When extracting a numbered list, the result is not as expected.

pymupdf / PyMuPDF

PyMuPDF is a high performance Python library for data extraction, analysis, conversion & manipulation of PDF (and other) documents.

https://pymupdf.readthedocs.io

GNU Affero General Public License v3.0

5.17k stars 495 forks source link

When extracting a numbered list, the result is not as expected. #3503

Closed wencan closed 4 months ago

wencan commented 4 months ago

Description of the bug

20245.pdf

In the PDF, there is a list where the numbering starts at 0. However, in the blocks I received, these numbers have moved to the next line of the text.

expect:

01 体重指数增⾼

actual:

(59.562503814697266, 51.22419738769531, 151.6444549560547, 63.239990234375, '体重指数增⾼\n01\n', 1, 0)

Screenshot from 2024-05-21 02-00-12_

How to reproduce the bug

import fitz

doc = fitz.open("2024_5_.pdf")
for page in doc:
    blocks= page.get_text('blocks')
    for block in blocks:
        print(block)

PyMuPDF version

1.24.4

Operating system

Linux

Python version

3.12

JorjMcKie commented 4 months ago

This is no bug.

As explained in the documentation, naive text extraction always delivers in the sequence as the text is present in the page's appearance source. So in this case, the PDF creator first stored "体重指数增⾼", and then "01".

You have to develop code that also extracts text coordinates and use them to sort text pieces accordingly.

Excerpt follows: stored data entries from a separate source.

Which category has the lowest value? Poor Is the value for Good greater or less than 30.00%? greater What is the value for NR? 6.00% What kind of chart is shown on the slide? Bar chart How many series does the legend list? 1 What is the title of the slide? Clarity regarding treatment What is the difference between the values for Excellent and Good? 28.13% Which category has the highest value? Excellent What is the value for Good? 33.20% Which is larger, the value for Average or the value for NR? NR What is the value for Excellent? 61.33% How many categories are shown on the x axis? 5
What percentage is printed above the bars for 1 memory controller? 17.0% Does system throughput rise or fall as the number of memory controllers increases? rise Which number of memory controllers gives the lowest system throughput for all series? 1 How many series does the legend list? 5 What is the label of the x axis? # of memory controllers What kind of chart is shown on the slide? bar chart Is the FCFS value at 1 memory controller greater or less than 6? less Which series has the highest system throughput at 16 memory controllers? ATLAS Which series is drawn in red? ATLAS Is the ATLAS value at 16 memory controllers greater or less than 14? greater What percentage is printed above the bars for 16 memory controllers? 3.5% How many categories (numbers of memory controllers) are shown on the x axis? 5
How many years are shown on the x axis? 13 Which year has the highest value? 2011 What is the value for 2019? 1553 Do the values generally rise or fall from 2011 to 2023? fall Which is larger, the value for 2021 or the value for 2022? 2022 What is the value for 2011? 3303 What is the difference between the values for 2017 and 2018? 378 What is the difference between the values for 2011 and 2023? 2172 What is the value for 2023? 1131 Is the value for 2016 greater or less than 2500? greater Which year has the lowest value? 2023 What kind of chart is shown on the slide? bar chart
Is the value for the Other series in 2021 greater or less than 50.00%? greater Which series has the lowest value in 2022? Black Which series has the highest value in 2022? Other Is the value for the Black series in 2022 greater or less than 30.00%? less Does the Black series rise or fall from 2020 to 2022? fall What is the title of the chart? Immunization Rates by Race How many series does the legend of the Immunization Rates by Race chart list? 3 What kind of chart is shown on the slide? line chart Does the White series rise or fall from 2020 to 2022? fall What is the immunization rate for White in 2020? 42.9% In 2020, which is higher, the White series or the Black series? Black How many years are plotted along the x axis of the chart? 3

But there exists a solution for this problem already: install package pymupdf4llm via python -m pip install pymupdf4llm and then do this:

import pathlib
import pymupdf4llm
data = pymupdf4llm.to_markdown("2024_5_.pdf")
pathlib.Path("2024_5_.pdf.md").write_bytes(data.encode())

This will extract the text in Markdown format and in correct reading sequence and also determine header lines from the font sizes present in the document. The result is this: 20245.pdf.md

wencan commented 4 months ago

@JorjMcKie I suggest that the program's layout processing should be closer to human reading habits. In my reading habits, "01" is to the left of "number", not below it.

JorjMcKie commented 4 months ago

First of all, there is no such thing as a universal "reading habits" - just think of Arabian / Persian / Hebrew and other right-to-left reading habits ... or even worse: mixtures of right-to-left with left-to-right text documents.

There are also scripting system top-to-bottom, character-wise.

Above all, there are numerous situations where exact information is needed about the "physical" sequence of objects (including text objects), e.g. when it comes to determine which object is covering which other one.

Last but not least: I just showed you a way how to extract text in a top-left to bottom-right sequence.

PyMuPDF lets you choose among multiple alternatives.